Interaction of DPP10a with Kv4.3 channel complex results in a sustained current component of human transient outward current Ito

The sustained component of the K+ outward current in human atrial myocytes is believed to be due to the slowly inactivating ultra-rapid potassium current I Kur and not to the fast inactivating transient outward current I to. Here we provide evidence for contribution of I to to this late current due to the effects of dipeptidyl peptidase-like protein (DPP) 10 (DPP10a) interacting with Kv4.3 channels. We studied the late current component of I to in human atrial myocytes and CHO cells co-expressing Kv4.3 or Kv4.3/KChIP2 (control) and DPP proteins using voltage-clamp technique and a pharmacological approach.
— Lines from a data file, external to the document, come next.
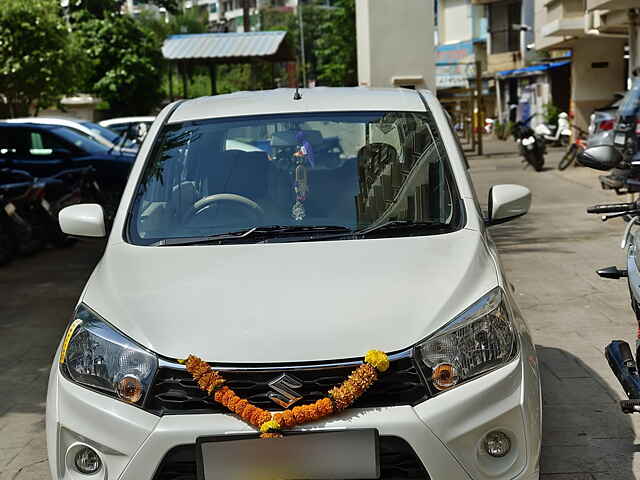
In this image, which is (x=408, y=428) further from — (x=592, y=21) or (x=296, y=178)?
(x=592, y=21)

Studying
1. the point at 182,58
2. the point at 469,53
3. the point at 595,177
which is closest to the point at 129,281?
the point at 595,177

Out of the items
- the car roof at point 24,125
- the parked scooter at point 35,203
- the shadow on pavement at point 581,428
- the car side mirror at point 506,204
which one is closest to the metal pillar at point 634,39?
the car roof at point 24,125

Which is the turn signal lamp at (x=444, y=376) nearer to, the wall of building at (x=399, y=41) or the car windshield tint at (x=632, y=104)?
the car windshield tint at (x=632, y=104)

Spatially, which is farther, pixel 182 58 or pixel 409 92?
pixel 182 58

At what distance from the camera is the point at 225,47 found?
25.9 meters

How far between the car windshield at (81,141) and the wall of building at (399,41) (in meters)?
13.0

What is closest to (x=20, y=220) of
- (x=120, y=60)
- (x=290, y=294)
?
(x=290, y=294)

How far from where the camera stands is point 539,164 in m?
21.7

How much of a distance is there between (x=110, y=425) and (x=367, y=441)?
802mm

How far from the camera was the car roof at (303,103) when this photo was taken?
4648mm

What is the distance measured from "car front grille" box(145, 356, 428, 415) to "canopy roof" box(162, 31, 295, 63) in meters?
22.9

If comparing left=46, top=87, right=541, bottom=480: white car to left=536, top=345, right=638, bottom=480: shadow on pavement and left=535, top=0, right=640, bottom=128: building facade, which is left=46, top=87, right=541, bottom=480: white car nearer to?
left=536, top=345, right=638, bottom=480: shadow on pavement

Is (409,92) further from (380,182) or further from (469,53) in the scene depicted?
(469,53)

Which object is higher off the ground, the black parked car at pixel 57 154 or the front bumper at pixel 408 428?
the front bumper at pixel 408 428
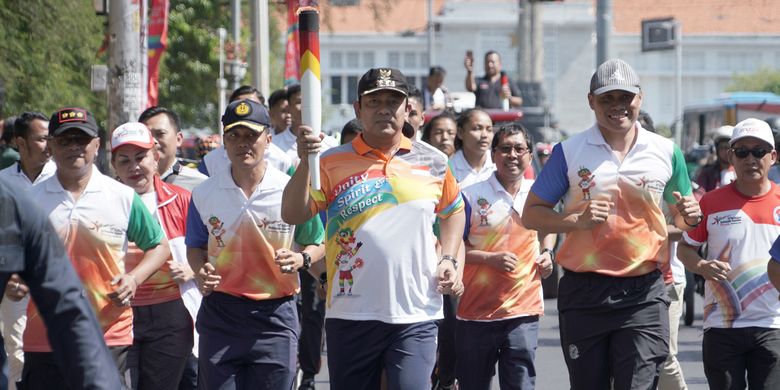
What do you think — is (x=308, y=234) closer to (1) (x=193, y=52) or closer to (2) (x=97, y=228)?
(2) (x=97, y=228)

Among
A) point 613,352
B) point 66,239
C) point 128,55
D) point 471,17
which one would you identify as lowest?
point 613,352

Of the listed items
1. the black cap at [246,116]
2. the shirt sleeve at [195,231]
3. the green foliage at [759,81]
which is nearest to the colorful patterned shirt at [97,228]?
the shirt sleeve at [195,231]

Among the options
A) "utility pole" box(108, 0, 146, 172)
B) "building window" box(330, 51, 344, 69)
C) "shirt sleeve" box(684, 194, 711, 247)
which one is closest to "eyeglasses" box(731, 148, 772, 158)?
"shirt sleeve" box(684, 194, 711, 247)

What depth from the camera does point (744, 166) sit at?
7.70 meters

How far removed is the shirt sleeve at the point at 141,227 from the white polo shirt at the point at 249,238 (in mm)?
282

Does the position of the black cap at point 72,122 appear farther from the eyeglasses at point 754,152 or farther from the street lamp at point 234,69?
the street lamp at point 234,69

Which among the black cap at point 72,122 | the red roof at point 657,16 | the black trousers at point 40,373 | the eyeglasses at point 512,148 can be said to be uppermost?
the red roof at point 657,16

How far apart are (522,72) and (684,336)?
26.3 meters

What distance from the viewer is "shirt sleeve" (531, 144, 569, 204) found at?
23.4 feet

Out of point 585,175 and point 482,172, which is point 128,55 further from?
point 585,175

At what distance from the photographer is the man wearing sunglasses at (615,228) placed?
7.03 metres

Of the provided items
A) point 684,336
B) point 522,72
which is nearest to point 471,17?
point 522,72

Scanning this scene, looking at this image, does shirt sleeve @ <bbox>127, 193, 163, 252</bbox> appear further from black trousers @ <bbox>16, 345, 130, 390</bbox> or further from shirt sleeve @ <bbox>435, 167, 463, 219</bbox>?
shirt sleeve @ <bbox>435, 167, 463, 219</bbox>

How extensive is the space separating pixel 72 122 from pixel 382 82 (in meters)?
1.58
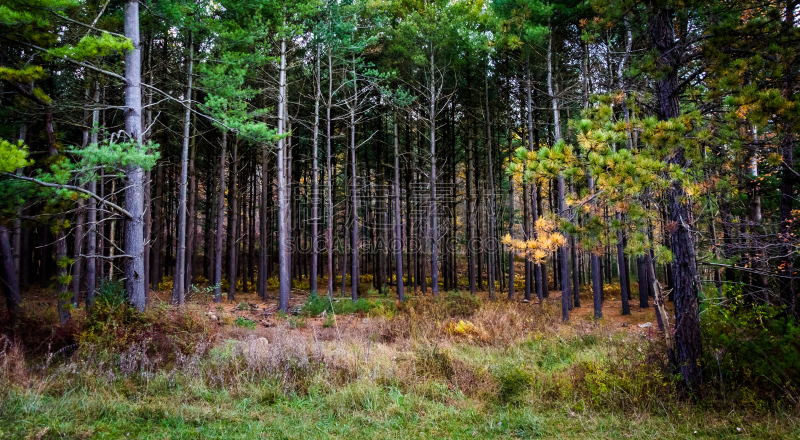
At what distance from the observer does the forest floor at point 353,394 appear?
418cm

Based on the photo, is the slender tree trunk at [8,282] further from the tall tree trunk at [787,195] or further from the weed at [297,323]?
the tall tree trunk at [787,195]

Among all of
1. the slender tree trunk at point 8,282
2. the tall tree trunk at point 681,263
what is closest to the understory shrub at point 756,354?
the tall tree trunk at point 681,263

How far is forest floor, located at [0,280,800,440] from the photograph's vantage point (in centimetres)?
418

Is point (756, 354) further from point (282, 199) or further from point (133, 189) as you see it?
point (282, 199)

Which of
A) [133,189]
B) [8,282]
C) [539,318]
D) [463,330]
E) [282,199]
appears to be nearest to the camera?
[133,189]

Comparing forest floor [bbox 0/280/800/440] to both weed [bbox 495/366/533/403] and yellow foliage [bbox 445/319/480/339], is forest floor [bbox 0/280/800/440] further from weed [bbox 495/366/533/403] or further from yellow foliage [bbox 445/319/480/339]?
yellow foliage [bbox 445/319/480/339]

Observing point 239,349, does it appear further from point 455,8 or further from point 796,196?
point 455,8

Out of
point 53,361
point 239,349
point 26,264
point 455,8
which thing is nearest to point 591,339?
point 239,349

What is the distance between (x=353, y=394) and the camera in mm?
5141

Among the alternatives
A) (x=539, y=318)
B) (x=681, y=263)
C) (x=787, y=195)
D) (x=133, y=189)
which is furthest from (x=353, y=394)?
(x=539, y=318)

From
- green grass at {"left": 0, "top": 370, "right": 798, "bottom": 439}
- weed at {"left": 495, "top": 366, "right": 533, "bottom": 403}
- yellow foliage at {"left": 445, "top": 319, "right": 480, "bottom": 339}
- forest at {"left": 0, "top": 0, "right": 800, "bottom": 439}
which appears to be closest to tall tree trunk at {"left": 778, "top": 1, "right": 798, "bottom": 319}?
forest at {"left": 0, "top": 0, "right": 800, "bottom": 439}

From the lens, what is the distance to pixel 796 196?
6211 millimetres

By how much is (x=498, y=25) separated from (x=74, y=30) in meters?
12.4

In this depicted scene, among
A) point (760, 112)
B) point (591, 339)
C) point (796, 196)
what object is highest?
point (760, 112)
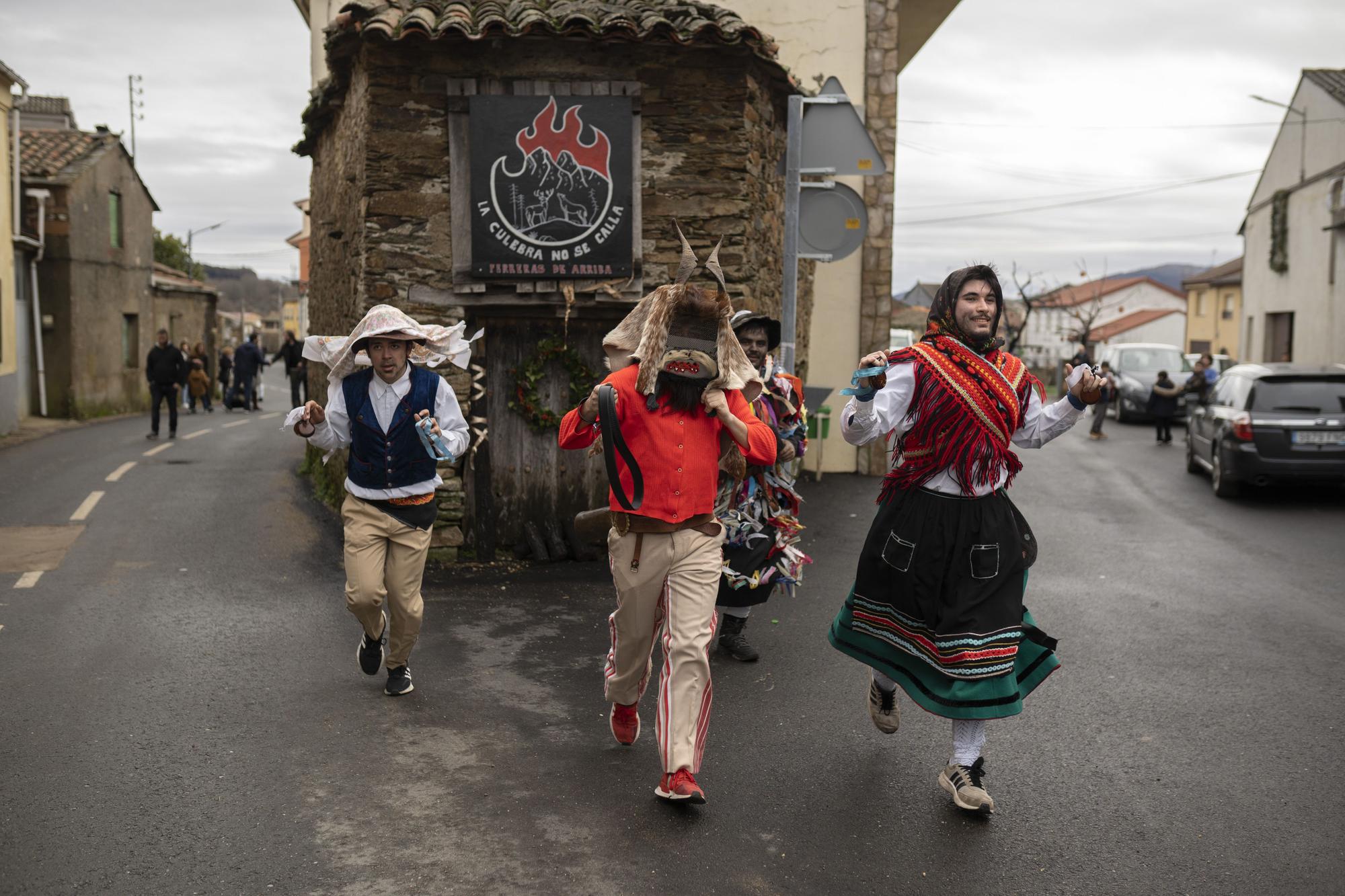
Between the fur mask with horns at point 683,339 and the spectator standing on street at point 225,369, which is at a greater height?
the fur mask with horns at point 683,339

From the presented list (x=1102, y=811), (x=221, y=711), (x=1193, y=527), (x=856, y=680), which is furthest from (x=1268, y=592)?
(x=221, y=711)

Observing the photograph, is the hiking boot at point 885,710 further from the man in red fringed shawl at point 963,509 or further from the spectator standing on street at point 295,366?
the spectator standing on street at point 295,366

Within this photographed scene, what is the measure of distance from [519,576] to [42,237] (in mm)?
21350

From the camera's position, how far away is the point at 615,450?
470 centimetres

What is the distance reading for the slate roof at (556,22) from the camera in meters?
A: 8.90

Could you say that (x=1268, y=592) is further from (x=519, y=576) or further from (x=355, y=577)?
(x=355, y=577)

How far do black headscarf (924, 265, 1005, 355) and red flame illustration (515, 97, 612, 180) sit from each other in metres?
5.14

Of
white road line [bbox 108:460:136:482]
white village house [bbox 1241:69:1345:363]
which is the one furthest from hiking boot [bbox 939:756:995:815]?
white village house [bbox 1241:69:1345:363]

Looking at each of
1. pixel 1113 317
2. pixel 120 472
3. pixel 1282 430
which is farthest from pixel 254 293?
pixel 1282 430

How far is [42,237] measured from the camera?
25797mm

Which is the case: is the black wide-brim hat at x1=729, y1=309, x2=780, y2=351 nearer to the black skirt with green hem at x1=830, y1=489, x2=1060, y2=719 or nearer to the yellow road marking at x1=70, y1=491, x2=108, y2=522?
the black skirt with green hem at x1=830, y1=489, x2=1060, y2=719

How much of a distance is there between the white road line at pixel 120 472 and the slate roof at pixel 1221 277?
179 feet

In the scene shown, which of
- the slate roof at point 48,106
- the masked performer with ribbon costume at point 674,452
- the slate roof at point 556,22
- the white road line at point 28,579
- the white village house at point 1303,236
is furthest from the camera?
the slate roof at point 48,106

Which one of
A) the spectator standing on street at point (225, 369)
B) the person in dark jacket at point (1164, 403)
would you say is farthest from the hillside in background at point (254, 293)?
the person in dark jacket at point (1164, 403)
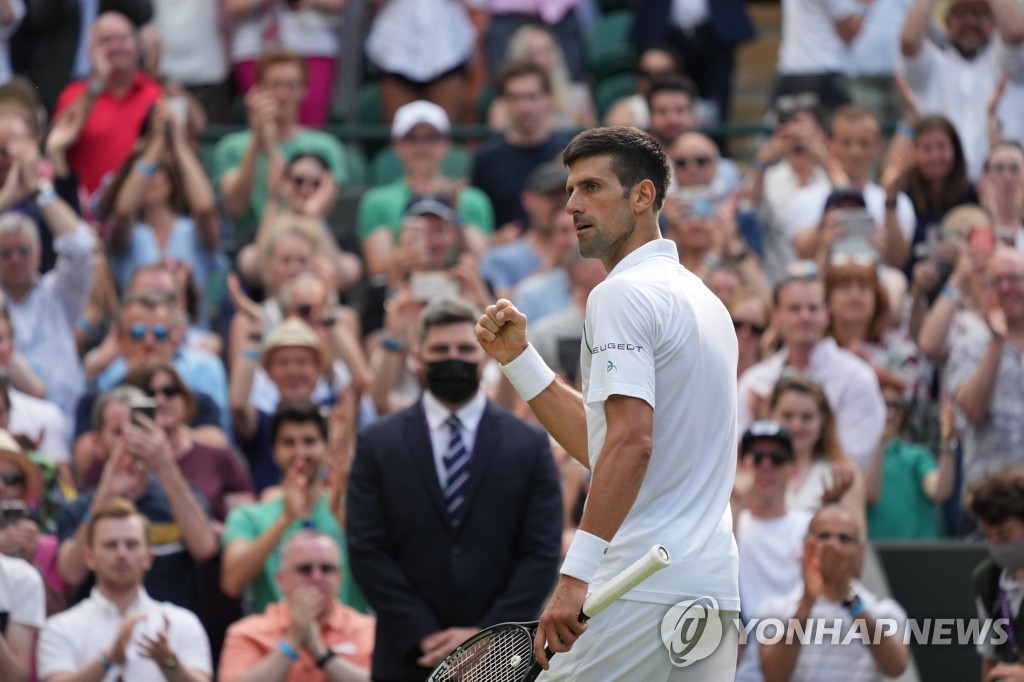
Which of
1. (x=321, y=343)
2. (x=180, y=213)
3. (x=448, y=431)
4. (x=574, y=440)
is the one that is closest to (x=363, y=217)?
(x=180, y=213)

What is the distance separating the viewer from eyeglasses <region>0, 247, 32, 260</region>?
10.4 m

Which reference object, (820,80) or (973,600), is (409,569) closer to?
(973,600)

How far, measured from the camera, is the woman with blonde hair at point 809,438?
9.13m

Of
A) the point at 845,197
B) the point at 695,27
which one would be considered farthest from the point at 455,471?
the point at 695,27

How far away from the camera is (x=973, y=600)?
902 centimetres

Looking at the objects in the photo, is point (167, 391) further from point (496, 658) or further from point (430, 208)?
point (496, 658)

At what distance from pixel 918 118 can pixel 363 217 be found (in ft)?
12.6

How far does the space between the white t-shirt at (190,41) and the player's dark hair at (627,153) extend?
29.4ft

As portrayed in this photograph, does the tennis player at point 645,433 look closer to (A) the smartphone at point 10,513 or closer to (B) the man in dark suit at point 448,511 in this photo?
(B) the man in dark suit at point 448,511

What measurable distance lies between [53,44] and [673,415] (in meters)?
9.39

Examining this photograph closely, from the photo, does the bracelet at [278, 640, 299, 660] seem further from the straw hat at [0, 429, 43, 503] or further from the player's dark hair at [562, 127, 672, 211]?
the player's dark hair at [562, 127, 672, 211]

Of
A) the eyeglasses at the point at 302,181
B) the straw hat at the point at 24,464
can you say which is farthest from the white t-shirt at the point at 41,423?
the eyeglasses at the point at 302,181

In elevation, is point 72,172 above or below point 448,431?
above

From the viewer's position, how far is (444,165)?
44.3 ft
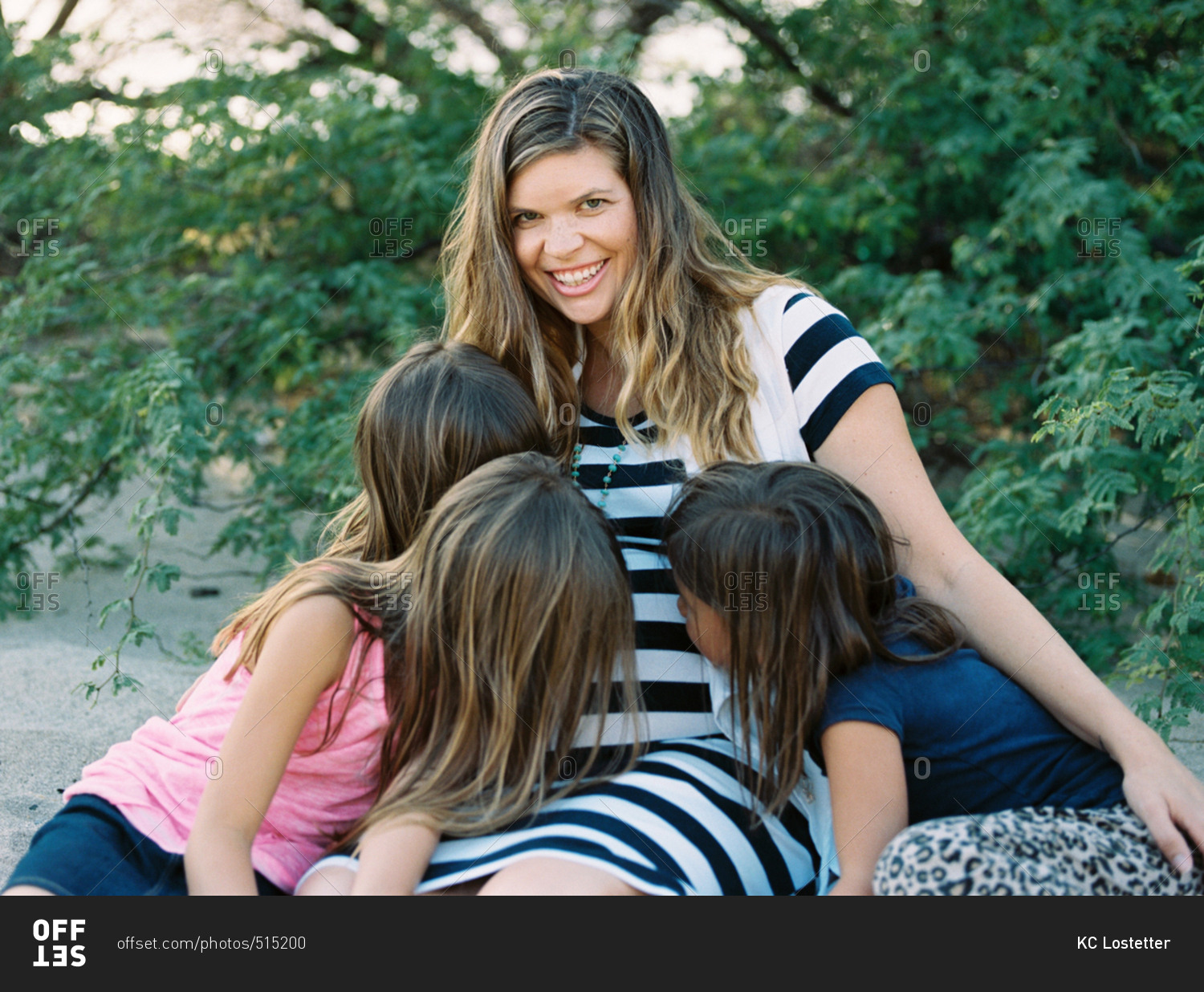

A voltage dependent and slowly inactivating late current (43 % of peak amplitude) could be observed in atrial myocytes. We found a similar current in CHO cells expressing Kv4.3/KChIP2 + DPP10a, but not in cells co-expressing Kv4.3 + DPP or Kv4.3/KChIP2 + DPP6-S. Assuming that DPP10a influences atrial I to, we detected DPP10 expression of three alternatively spliced mRNAs, DPP10 protein and colocalization of Kv4.3 and DPP10 proteins in human atrial myocytes. DPP10a did not affect properties of expressed Kv1.5 excluding a contribution to the sustained I Kur in atrial cells. To test for the contribution of Kv4-based I to on sustained K+ outward currents in human atrial myocytes, we used 4-AP to block I Kur, in combination with Heteropoda toxin 2 to block Kv4 channels. We could clearly separate an I to fraction of about 19 % contributing to the late current in atrial myocytes. Thus, the interaction of DPP10a, expressed in human atrium, with Kv4.3 channels generates a sustained current component of I to, which may affect late repolarization phase of atrial action potentials.